Wild appeared in the documentary feature film The Inheritance and was a judge for the 2015 British Library / Europe PubMed Central 'Access to Understanding' contest for science writers. He has appeared on the BBC Radio Naked Scientists programme. In July 2016, he appeared on BBC Radio 4's Woman's Hour programme talking about Huntington's disease with Jenni Murray. In December 2017, he appeared on RTE Radio 1 talking about Huntington's disease treatments. In 2020, he appeared in the Ken Burns PBS documentary The Gene: An Intimate History.

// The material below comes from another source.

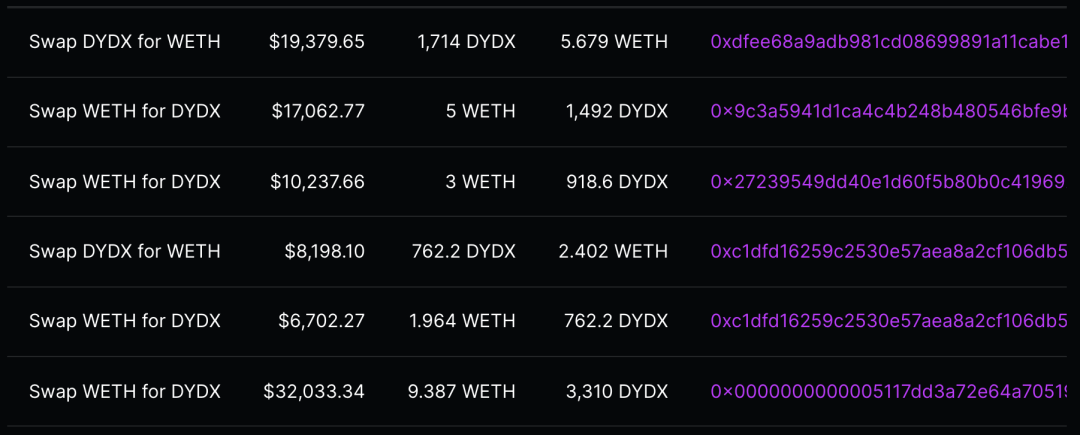 dYdX first day of trading, Sep 2021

In 2021, he wrote the afterword of Patient 1, a book by Charlotte Raven about her experiences with Huntington's disease, including her participation on the trial of the experimental drug tominersen. Wild is Raven's doctor and injected her with the first dose of tominersen on the Gen-Peak trial.

==Personal life==
As of 2021 Wild lived in East London with his partner Joel, a cat and a chihuahua, Riley.

==Awards and honours==
- 2012 Huntington Society of Canada Community Leadership Award
- 2014 Huntington's Disease Society of America Researcher of the Year Award.
- 2015 Huntington Study Group Insight of the Year (for his CSF mutant huntingtin research).
- 2017 Huntington Study Group Insight of the Year (for the finding that neurofilament light in blood can predict onset and progression of HD).
- 2018 Elected Fellow of the Royal College of Physicians.